Pages

Wednesday, November 3, 2010

“A Town Called Disdain”, Episode 48: Who are you?





















(a rare photo of Dick Ridpath, c. 1969)


September, 1969, and good old boy Big Jake Johnstone has decided to throw a good old-fashioned barbecue at his ranch, in the vain hope that someone, somebody, will not think him the pathetic phony cowardly blowhard he is.

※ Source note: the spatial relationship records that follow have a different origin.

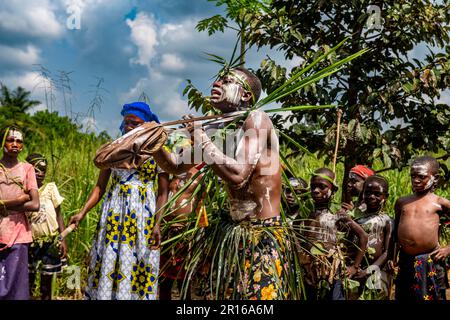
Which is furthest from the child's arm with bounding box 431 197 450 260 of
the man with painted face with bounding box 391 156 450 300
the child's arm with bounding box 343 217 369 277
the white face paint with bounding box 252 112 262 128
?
the white face paint with bounding box 252 112 262 128

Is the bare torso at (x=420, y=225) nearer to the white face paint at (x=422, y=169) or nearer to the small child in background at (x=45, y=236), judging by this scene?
the white face paint at (x=422, y=169)

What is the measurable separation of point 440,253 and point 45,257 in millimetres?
2723

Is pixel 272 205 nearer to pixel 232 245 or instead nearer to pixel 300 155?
pixel 232 245

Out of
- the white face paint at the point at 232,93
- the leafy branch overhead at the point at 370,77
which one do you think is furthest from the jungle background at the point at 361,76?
the white face paint at the point at 232,93

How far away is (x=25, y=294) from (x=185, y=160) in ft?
6.01

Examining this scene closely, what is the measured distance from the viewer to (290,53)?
4371mm

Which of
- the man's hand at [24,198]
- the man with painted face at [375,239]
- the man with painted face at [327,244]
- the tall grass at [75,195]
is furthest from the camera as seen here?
the tall grass at [75,195]

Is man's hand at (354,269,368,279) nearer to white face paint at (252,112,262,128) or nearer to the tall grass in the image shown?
white face paint at (252,112,262,128)

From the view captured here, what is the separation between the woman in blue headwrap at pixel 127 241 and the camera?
11.1 feet

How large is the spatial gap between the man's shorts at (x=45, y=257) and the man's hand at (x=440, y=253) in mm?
2596

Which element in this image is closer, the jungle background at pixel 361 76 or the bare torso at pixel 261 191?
the bare torso at pixel 261 191

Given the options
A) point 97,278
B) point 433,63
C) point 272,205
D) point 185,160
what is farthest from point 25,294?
point 433,63
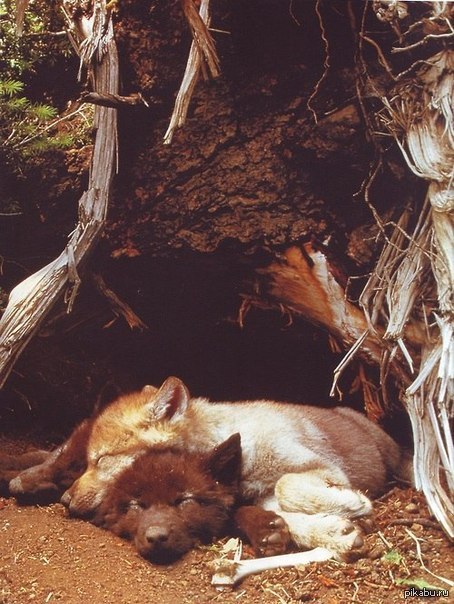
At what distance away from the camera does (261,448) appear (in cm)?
379

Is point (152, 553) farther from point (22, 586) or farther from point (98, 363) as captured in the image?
point (98, 363)

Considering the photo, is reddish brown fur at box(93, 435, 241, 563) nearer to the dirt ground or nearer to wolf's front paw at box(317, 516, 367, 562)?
the dirt ground

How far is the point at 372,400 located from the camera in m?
4.41

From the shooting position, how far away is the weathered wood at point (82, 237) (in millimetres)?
3590

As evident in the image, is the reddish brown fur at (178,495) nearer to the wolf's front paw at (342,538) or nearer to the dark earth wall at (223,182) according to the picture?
the wolf's front paw at (342,538)

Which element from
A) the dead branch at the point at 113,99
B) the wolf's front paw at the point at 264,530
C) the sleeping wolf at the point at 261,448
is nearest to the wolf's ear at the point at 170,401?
the sleeping wolf at the point at 261,448

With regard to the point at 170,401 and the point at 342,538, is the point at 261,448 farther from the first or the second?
the point at 342,538

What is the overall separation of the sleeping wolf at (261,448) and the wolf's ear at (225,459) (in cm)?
13

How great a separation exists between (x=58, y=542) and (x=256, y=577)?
0.95 meters

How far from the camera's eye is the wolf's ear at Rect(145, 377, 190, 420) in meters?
3.88

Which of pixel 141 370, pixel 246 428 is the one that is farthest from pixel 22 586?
pixel 141 370

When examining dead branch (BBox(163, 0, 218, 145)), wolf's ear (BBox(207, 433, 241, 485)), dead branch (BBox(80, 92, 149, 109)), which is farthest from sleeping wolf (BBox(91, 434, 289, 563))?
dead branch (BBox(80, 92, 149, 109))

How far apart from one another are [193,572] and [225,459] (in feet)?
2.07

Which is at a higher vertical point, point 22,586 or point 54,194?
point 54,194
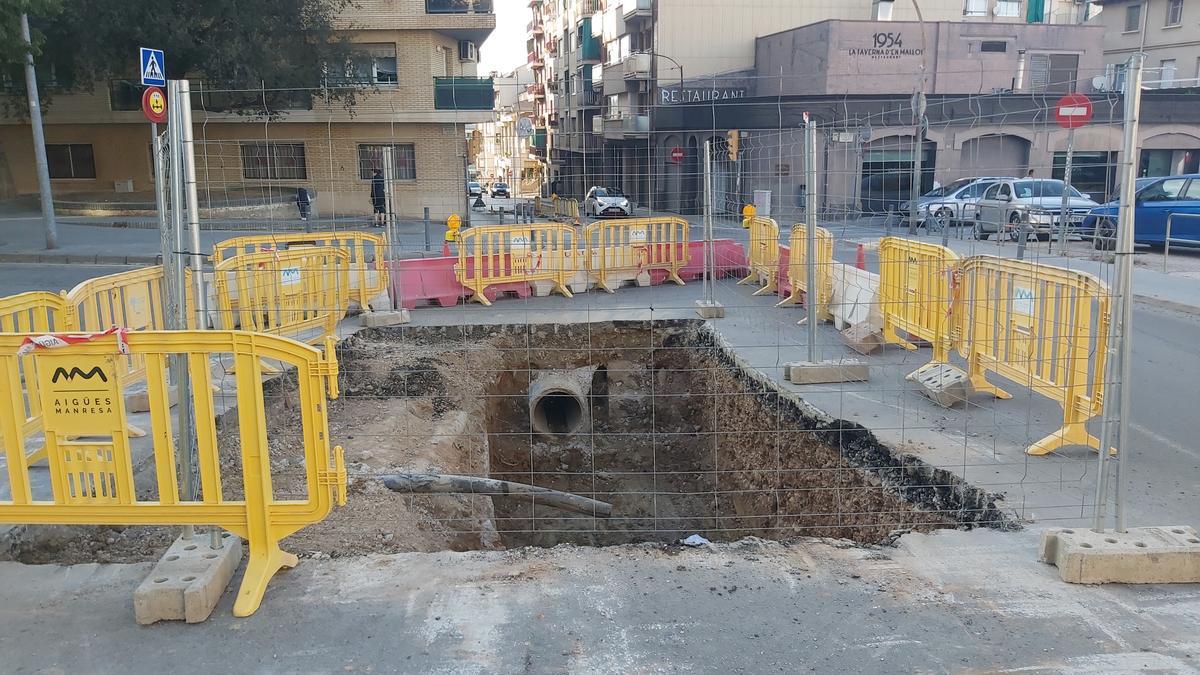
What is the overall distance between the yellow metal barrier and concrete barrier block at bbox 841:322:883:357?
6923mm

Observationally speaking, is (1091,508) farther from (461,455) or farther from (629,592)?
(461,455)

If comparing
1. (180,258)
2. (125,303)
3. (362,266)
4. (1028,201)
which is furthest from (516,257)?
(1028,201)

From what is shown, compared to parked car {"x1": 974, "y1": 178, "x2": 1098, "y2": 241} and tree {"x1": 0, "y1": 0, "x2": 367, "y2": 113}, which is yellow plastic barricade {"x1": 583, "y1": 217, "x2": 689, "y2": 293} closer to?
parked car {"x1": 974, "y1": 178, "x2": 1098, "y2": 241}

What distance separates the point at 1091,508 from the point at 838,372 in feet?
10.7

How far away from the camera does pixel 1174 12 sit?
4062cm

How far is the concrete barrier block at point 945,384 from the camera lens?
24.7 feet

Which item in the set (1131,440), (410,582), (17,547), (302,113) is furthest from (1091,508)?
(302,113)

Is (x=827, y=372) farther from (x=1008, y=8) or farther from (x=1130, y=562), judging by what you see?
(x=1008, y=8)

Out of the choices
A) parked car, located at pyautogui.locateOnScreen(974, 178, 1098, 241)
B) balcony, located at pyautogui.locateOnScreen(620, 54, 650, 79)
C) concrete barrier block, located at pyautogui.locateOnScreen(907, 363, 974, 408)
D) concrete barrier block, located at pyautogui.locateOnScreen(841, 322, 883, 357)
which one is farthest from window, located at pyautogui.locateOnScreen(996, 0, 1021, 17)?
concrete barrier block, located at pyautogui.locateOnScreen(907, 363, 974, 408)

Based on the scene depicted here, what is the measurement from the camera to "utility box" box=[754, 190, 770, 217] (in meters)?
13.6

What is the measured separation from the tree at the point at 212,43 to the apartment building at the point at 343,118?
2.18 feet

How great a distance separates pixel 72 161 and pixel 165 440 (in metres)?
34.7

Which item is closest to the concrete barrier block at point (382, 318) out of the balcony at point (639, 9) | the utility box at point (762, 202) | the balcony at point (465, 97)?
the utility box at point (762, 202)

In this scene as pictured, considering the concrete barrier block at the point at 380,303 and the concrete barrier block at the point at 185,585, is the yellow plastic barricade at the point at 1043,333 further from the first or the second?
the concrete barrier block at the point at 380,303
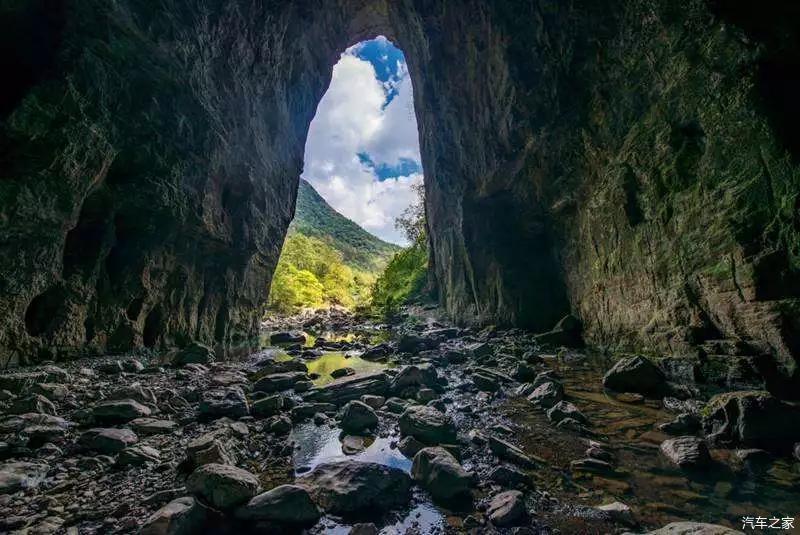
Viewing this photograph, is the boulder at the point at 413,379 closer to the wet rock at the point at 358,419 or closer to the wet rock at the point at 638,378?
the wet rock at the point at 358,419

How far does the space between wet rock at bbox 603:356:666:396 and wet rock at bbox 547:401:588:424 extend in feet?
6.15

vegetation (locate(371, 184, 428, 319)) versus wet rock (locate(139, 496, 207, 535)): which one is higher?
vegetation (locate(371, 184, 428, 319))

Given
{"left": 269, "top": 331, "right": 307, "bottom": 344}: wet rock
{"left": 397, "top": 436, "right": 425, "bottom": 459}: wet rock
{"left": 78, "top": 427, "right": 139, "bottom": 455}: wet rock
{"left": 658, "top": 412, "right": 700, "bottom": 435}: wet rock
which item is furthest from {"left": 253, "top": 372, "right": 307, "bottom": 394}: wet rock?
{"left": 269, "top": 331, "right": 307, "bottom": 344}: wet rock

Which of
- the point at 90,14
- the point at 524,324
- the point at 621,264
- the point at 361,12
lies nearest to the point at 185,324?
the point at 90,14

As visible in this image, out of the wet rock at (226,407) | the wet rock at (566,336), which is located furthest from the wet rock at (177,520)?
the wet rock at (566,336)

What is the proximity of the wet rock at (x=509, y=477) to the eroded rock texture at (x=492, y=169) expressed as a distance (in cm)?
469

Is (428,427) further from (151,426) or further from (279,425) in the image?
(151,426)

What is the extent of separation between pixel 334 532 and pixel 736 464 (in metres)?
4.17

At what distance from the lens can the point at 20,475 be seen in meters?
3.35

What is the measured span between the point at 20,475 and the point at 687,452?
670 cm

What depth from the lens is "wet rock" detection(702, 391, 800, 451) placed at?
4.06 m

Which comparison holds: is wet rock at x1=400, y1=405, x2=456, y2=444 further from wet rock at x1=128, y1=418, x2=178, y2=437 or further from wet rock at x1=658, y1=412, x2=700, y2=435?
wet rock at x1=128, y1=418, x2=178, y2=437

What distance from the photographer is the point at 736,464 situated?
12.4ft

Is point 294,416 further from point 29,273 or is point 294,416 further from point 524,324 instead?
point 524,324
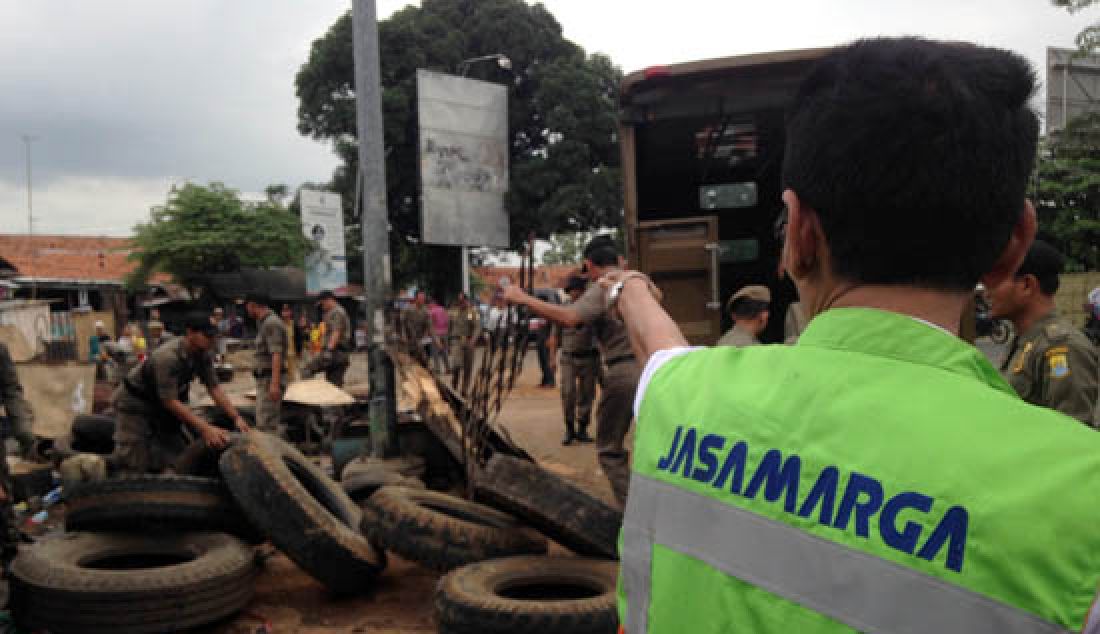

On hand this evening, besides good old Jake himself:

Harvey: the young returning soldier.

Dick and Daphne Ridpath (AKA “Smith”): that mysterious and glamorous couple.

Hans Grupler and his companion “Marlene” (probably not her real name, no one knows her real name): international assassins and all-round ne’er-do-wells.

Derek Squitters: dissolute Cockney rock star, in the area to study Native American religious practices.

Doc Goldwasser: the town general practitioner; addicted to morphine as the result of a war wound.

Hope Johnstone: Big Jake’s lovely but mentally unstable daughter.

Mr. Philips and Mr. Adams: supposedly geologists working for the government.

Chad and Phyllis Baxter: a "nice" young couple, ostensibly on vacation.

Various Lords, Ladies, and Attendants.

(Go here for the previous chapter; the idly curious may go here to return to the beginning of our Jackie Collins Award-winning serialization of Larry Winchester's A Town Called Disdain.)



Daphne hadn’t come down yet. Dick got a bottle of Heineken out of an old bathtub filled with beer and ice and stood drinking and looking around.

He wore his one good dark grey suit from Hawkes of Saville Row. Desert boots, from Abercrombie. An embroidered Mexican shirt he had bought in Hong Kong. An ascot which was actually a golden silk scarf of Daphne’s.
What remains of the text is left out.